TO DO:
The line with "This is playground" starts the range, and the last line of the listing ends it. Retype that range exactly, without pictures.

___ GIVEN RECORDS

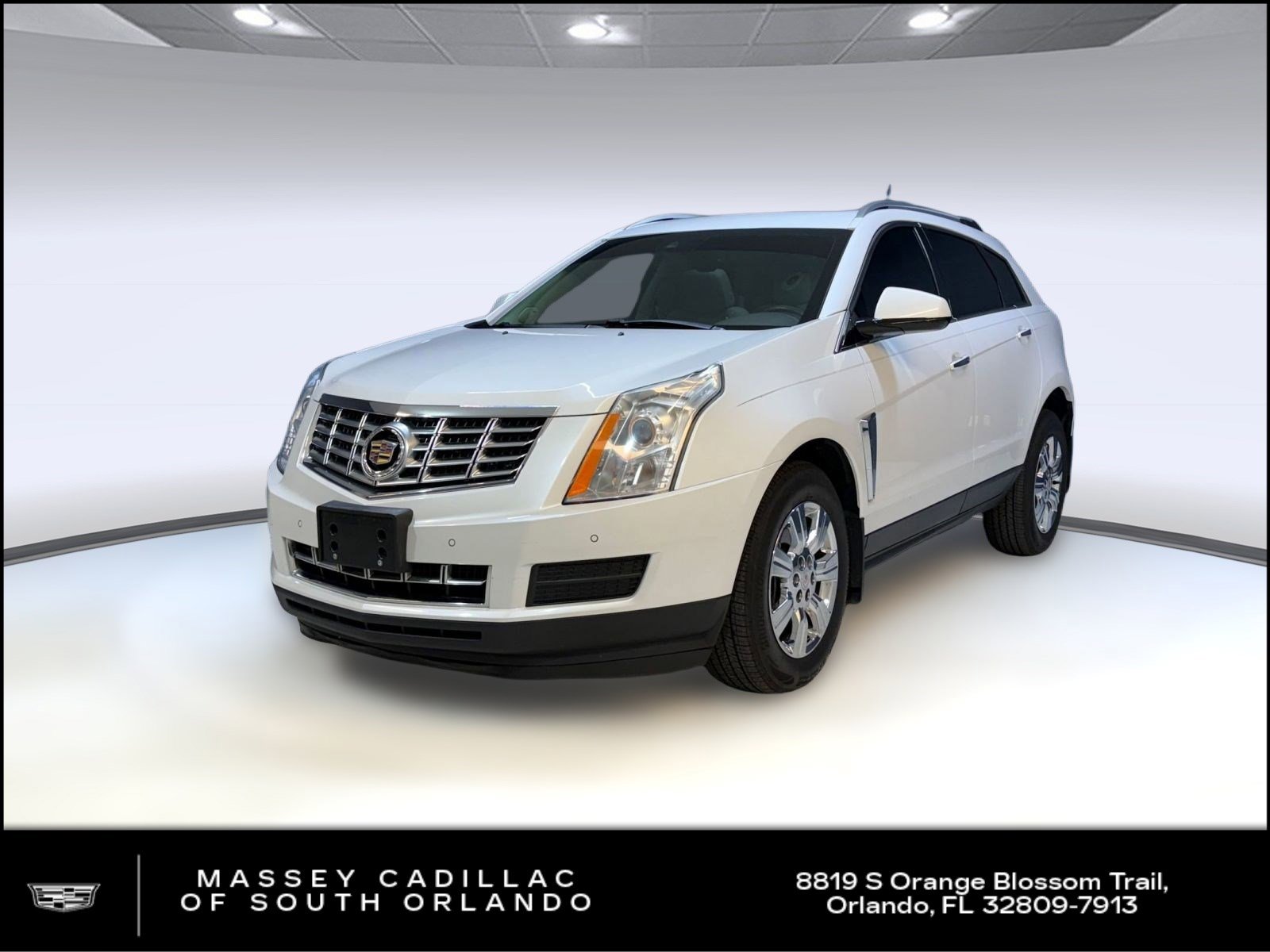 Used 2016 Cadillac SRX Luxury w/ Driver Awareness Package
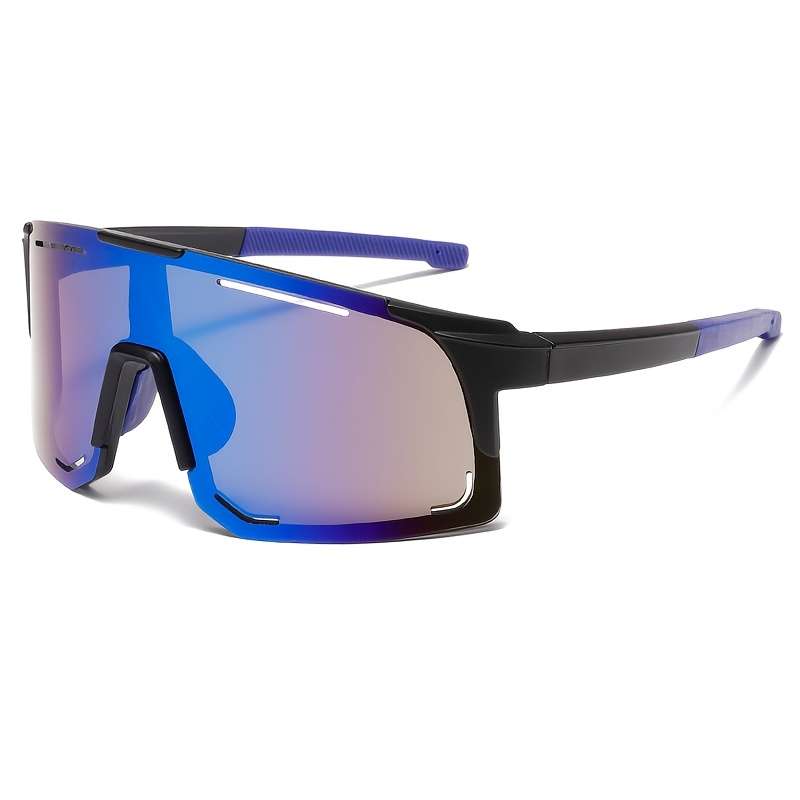 Cycling Glasses Color C1 Black Frame Red For Mercury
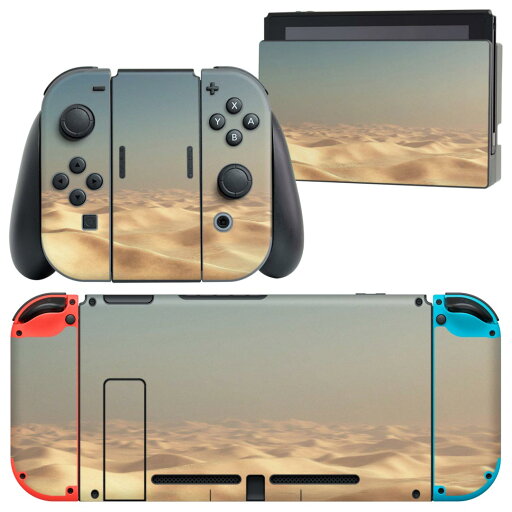 igsticker Nintendo Switch 用 デザインスキンシール 任天堂 ニンテンドー スイッチ 専用 本体ドック Joy-Con Joycon ジョイコン 専用 ゲーム機 カバー アクセサリー フィルム ステッカー 023204 砂漠 写真 igsticker Nintendo Switch 用 デザインスキンシール 任天堂 ニンテンドー スイッチ 専用 本体ドック Joy-Con Joycon ジョイコン 専用 ゲーム機 カバー アクセサリー フィルム ステッカー 023204 砂漠 写真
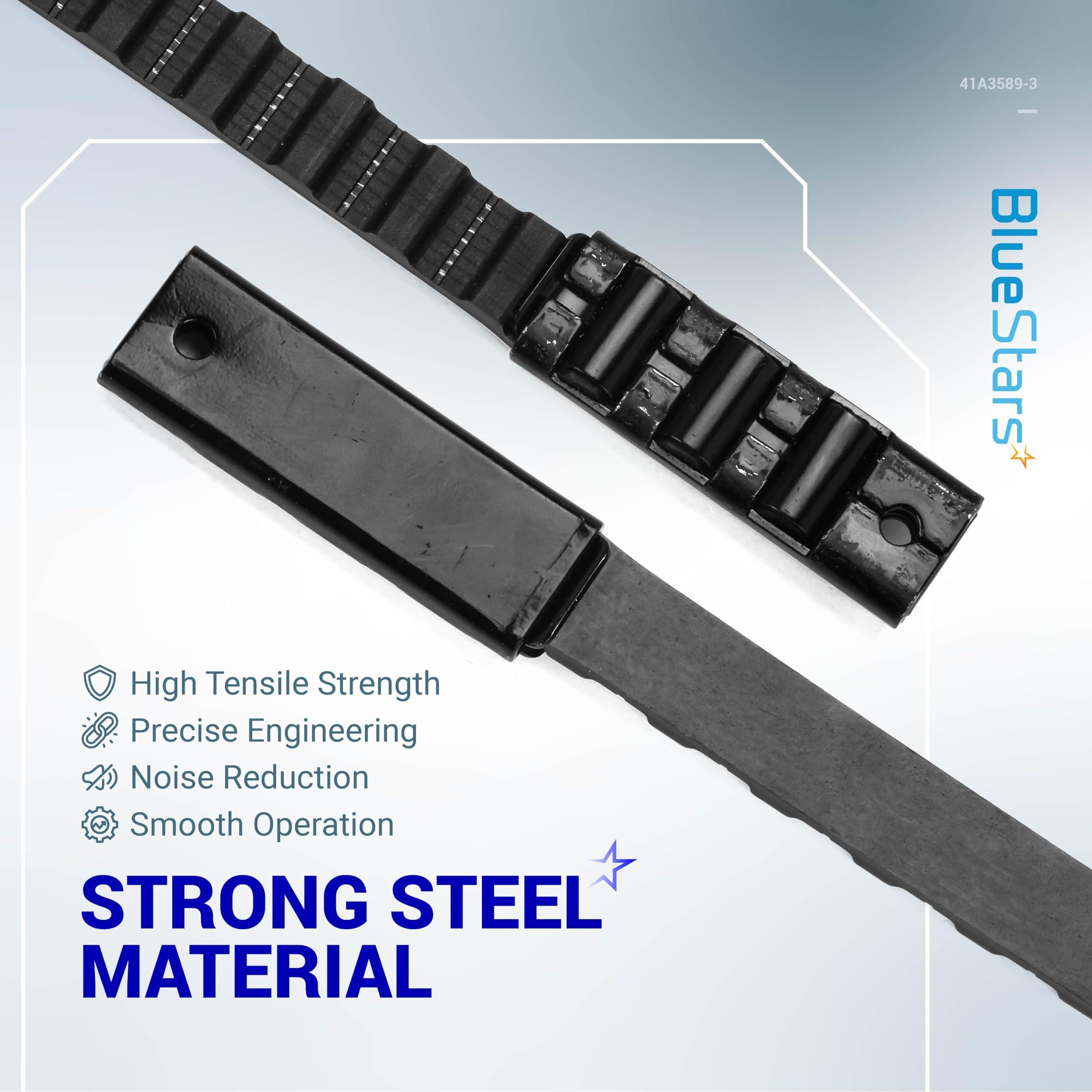 [Lifetime Warranty] 41A3589-3 41A3589-12 Garage Door Opener Belt 235" for 7ft Doors - Compatible with Liftmaster & Chamberlain Models HD600 WD952KD WD822KS 2280 2500 2580 3280 3500 3580 image 3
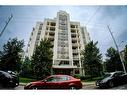 404-90 Charlton Avenue W, Hamilton, ON  - Outdoor With Balcony With Facade 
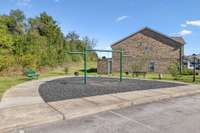 This is playground number two. You will see this playground as you enter the neighborhood.
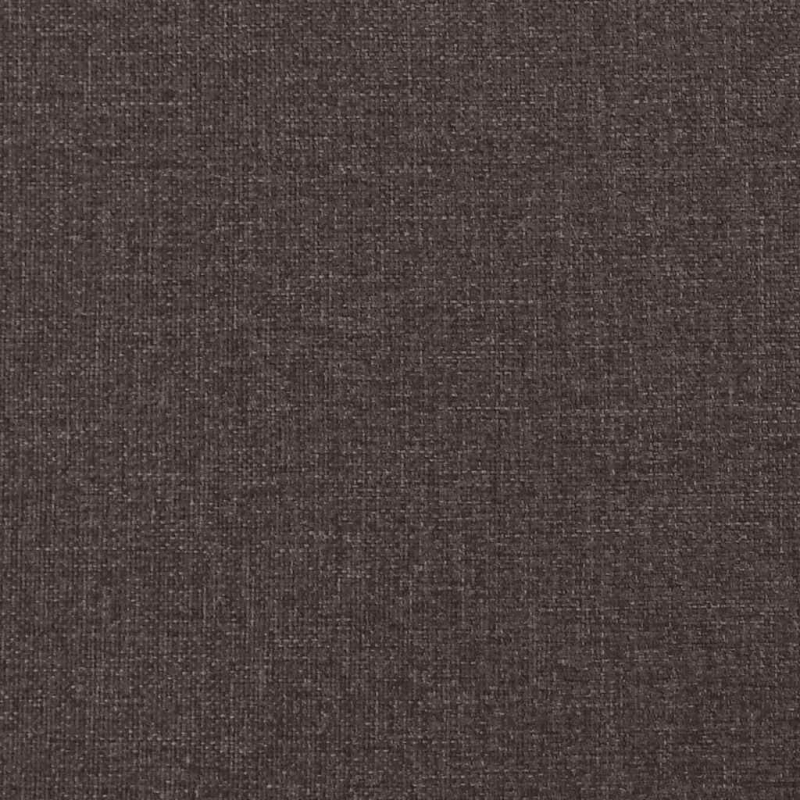 Kopfteil-Kissen Dunkelbraun 80 cm Stoff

______

OUTPUT OF THE TASK:
 This is playground number two. You will see this playground as you enter the neighborhood.
 Kopfteil-Kissen Dunkelbraun 80 cm Stoff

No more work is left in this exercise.